Crush: "How much do you love me?"
Me: "Well, look at the stars outside."
Crush: "But it's morning."
Me: "Exactly."
Closer kin, deeper in!
My friend told me he had a sister. I asked if she was hot, and he said she was 8. That wasn't my question.
My town's population never changes. Every time a girl gets pregnant, a guy leaves town.
I know where you live.
My husband told me to make him a sandwich. I was looking online for some comebacks. Someone online said, "You better come back with a goddamn sandwich!"
So I had a friend who was an orphan, and he said, "How's your girlfriend?" I said, "I don't have one." He said, "I know, just reminding you." I then said, "Hey, how's your parents?" I never saw him after that.
How is a woman like a condom?
Both spend more time in your wallet than on your dick.
What's the best part about plowing your cousin?
- It makes your sister jealous.
Life is like a penis: women make it hard for no reason.
I just found out my ex got stabbed today... let's just say I lost my job as a butcher.
I told my friend yesterday he's literally my dad.
He didn't show up for the rest of the year.
Two friends are talking and one says, "I had a good day today, I ran into my ex." The other guy replies, "How is that good?" The friend says, "I was in my car."
How do emos propose?
"Would you like to join my family tree?"
Bully: "Nobody loves you."
Me: "Aww, it must have hurt when your mom told you that."

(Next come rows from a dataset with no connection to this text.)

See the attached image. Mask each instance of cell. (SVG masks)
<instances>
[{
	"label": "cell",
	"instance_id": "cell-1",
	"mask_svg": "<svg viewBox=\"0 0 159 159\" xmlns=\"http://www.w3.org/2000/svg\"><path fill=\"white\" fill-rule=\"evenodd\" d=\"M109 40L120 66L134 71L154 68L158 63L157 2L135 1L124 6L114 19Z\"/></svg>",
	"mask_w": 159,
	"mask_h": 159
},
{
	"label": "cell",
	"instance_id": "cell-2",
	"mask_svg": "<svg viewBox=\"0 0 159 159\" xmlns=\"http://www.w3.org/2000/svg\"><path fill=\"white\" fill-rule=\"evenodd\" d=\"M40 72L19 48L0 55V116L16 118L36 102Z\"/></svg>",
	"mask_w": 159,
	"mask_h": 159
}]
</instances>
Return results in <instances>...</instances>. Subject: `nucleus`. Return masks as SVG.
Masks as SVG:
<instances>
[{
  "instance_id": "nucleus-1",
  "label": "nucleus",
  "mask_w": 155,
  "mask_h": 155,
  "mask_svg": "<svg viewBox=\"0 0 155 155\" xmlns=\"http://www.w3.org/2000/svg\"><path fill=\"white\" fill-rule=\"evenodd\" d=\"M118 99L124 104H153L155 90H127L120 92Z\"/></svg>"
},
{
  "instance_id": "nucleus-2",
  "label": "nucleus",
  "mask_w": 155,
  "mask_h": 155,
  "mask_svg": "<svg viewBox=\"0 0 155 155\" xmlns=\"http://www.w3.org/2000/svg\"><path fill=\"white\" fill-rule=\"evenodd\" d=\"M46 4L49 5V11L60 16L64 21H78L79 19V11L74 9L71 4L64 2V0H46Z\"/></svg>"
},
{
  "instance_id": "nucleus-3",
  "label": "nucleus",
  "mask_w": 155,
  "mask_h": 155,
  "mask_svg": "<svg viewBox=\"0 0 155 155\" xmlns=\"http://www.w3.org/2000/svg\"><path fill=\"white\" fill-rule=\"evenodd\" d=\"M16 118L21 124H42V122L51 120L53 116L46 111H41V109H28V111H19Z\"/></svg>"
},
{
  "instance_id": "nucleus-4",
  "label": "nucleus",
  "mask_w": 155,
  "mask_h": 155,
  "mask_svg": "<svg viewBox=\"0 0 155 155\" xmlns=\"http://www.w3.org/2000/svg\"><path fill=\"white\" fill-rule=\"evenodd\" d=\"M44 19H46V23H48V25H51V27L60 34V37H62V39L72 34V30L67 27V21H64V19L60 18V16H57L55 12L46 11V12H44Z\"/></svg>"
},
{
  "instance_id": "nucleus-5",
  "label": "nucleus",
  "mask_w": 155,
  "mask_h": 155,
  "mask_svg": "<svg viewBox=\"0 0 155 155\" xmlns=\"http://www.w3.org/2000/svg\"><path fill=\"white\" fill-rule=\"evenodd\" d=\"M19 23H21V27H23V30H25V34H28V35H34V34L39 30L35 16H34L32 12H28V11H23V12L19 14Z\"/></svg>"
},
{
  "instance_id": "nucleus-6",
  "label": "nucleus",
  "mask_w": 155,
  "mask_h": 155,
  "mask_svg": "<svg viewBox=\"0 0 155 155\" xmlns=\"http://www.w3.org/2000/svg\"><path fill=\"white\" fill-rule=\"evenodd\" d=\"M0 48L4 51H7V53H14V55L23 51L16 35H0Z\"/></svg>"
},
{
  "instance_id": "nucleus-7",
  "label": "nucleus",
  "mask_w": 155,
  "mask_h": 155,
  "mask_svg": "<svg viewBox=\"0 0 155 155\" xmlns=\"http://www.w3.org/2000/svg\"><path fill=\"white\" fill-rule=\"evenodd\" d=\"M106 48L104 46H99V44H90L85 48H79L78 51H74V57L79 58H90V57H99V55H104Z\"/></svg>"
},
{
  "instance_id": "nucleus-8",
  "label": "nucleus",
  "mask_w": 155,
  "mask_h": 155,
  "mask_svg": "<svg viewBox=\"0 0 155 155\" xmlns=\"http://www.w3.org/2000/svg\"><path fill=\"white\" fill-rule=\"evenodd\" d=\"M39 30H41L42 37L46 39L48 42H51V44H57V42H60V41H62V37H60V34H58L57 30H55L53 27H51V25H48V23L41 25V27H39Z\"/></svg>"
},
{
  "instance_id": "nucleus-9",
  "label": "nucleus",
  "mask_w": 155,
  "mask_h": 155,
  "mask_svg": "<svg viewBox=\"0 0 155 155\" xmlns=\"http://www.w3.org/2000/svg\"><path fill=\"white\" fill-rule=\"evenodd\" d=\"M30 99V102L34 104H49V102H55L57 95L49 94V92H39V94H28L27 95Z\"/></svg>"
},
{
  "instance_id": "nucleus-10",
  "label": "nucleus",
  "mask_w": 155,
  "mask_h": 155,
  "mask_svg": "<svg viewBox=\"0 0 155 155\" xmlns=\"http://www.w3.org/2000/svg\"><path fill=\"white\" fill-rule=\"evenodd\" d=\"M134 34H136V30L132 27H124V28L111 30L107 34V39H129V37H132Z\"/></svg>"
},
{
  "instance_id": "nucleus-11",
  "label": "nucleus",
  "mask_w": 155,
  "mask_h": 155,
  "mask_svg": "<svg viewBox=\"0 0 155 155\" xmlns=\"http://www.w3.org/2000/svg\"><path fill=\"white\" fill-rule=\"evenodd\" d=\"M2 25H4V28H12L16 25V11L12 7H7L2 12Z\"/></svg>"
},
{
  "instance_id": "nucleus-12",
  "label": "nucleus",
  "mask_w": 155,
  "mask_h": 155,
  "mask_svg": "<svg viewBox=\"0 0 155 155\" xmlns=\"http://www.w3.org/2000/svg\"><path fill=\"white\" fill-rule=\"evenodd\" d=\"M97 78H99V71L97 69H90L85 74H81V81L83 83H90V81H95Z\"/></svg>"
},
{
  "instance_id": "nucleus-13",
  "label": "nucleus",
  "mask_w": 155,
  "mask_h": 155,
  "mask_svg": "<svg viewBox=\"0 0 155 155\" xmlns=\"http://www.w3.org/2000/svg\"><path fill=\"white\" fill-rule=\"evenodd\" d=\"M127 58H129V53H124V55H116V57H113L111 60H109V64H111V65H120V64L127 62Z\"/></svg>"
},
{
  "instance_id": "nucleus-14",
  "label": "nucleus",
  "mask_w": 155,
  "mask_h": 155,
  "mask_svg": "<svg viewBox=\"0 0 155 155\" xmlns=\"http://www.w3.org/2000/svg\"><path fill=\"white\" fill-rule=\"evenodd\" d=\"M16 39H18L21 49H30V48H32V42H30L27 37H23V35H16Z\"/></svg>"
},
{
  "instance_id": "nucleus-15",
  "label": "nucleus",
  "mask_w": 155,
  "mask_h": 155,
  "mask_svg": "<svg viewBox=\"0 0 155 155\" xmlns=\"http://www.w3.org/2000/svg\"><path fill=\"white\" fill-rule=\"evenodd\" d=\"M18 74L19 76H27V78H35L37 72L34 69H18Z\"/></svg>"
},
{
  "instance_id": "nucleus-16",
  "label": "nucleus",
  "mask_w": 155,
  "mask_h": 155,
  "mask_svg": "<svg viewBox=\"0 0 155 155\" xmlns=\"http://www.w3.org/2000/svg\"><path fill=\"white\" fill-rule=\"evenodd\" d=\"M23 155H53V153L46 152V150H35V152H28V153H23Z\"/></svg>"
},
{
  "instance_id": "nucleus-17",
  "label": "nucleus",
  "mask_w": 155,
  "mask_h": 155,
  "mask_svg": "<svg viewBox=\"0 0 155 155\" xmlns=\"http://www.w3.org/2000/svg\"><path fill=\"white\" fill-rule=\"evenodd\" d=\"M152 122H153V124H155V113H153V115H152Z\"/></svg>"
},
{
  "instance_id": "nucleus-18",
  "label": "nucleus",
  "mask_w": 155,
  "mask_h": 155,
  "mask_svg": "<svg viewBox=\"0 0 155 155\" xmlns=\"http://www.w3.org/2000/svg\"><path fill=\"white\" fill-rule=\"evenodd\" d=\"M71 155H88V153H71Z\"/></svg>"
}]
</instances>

If I were a party, then anxiety must be the cousin depression felt obligated to bring to the party, and insomnia the little annoying sibling.
A lot of things have changed since I got my girlfriend pregnant.
My name, my address, and my phone number.
Why are Alabamians so resentful of immigrants?
They don't want their sons and daughters to have sex with anyone other than their siblings or relatives.
My friend called me a dick earlier. I said, "You are what you eat." He then proceeded to run away from me.
So I was sitting on the couch with a woman, and I asked her, "Does this napkin smell like chloroform?"